# Daiwa Grandwave Z 30 SHW Reel



## spinner81 (Dec 2, 2016)

Up for sale is Daiwa Grandwave Z 30SHW. Is in great mint condition. Has been in closet for sometime. Don’t surf fish as much.Please see pics. Asking 180 obo. Plus 10.00 shipping. PayPal

Please ask any questions you may have. 

Thanks


----------



## Surfjunkie (Dec 28, 2015)

do you by chance have the bag, box, tool, paperwork, and rod clamp to go with it?


----------



## spinner81 (Dec 2, 2016)

Surfjunkie said:


> do you by chance have the bag, box, tool, paperwork, and rod clamp to go with it?
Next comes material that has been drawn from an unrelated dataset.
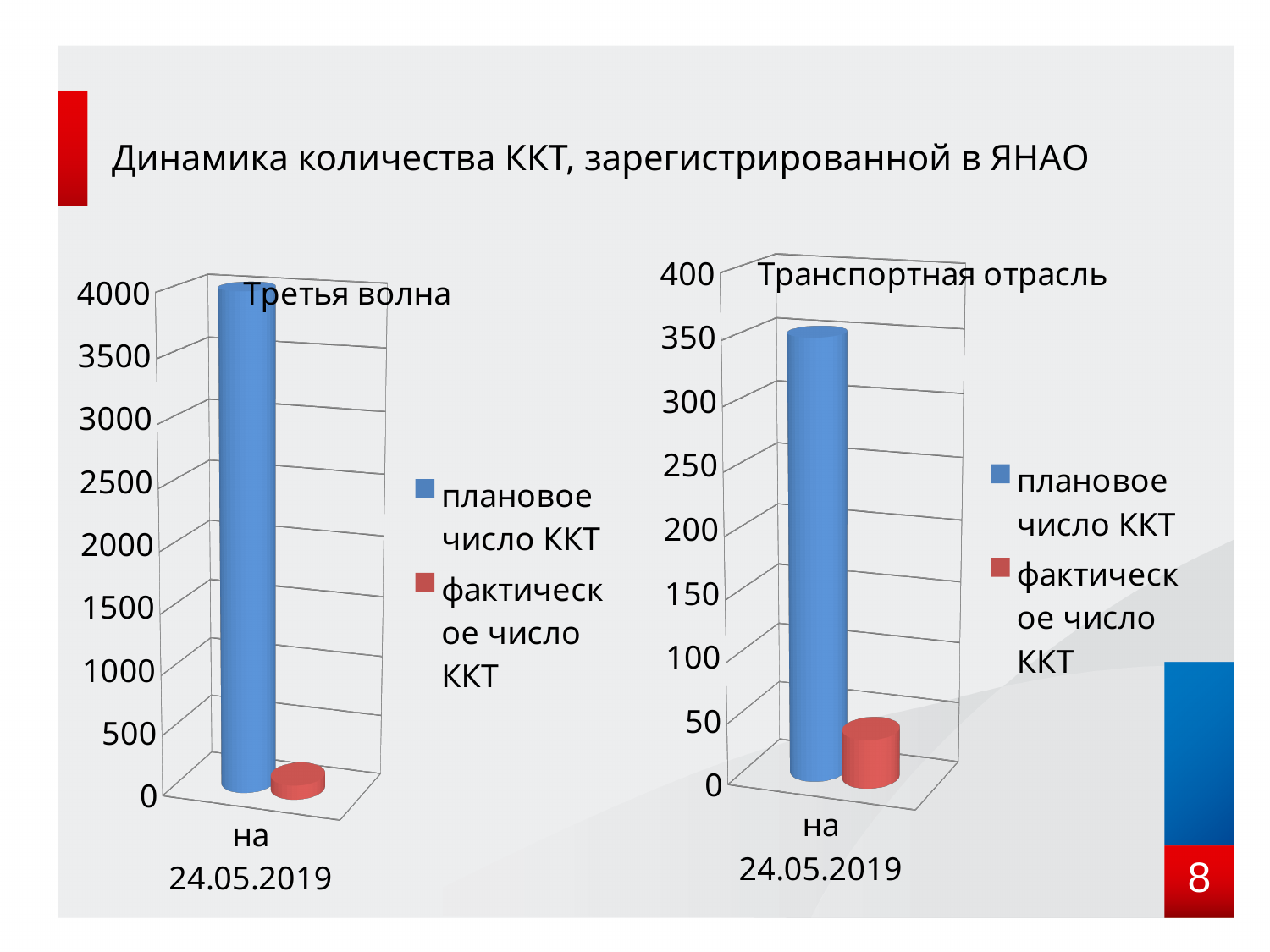
In the chart "Третья волна", how many series does the legend list? 2 In the chart "Транспортная отрасль", is the value for "фактическое число ККТ" greater or less than 100? less In the chart "Третья волна", is the value for "плановое число ККТ" greater or less than 3500? greater What type of chart is the right chart titled "Транспортная отрасль"? bar chart What is the x-axis category label in the chart "Третья волна"? на 24.05.2019 In the chart "Третья волна", which series is larger: "плановое число ККТ" or "фактическое число ККТ"? плановое число ККТ In the chart "Третья волна", is the value for "фактическое число ККТ" greater or less than 500? less What type of chart is the left chart titled "Третья волна"? bar chart In the chart "Транспортная отрасль", what colour represents "фактическое число ККТ"? red In the chart "Транспортная отрасль", which series has the lowest value? фактическое число ККТ In the chart "Транспортная отрасль", how many categories are shown on the x axis? 1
hello. I don’t have box but do have these items to go with reel. Sorry I did not mention.


----------



## Surfjunkie (Dec 28, 2015)

will you accept 160 shipped?


----------



## spinner81 (Dec 2, 2016)

Surfjunkie said:


> will you accept 160 shipped?


i can do 160 shipped.


----------



## Surfjunkie (Dec 28, 2015)

I will take it for 160 shipped to chesapeake, Va. send a pm and i will get you the payment and shipping info


----------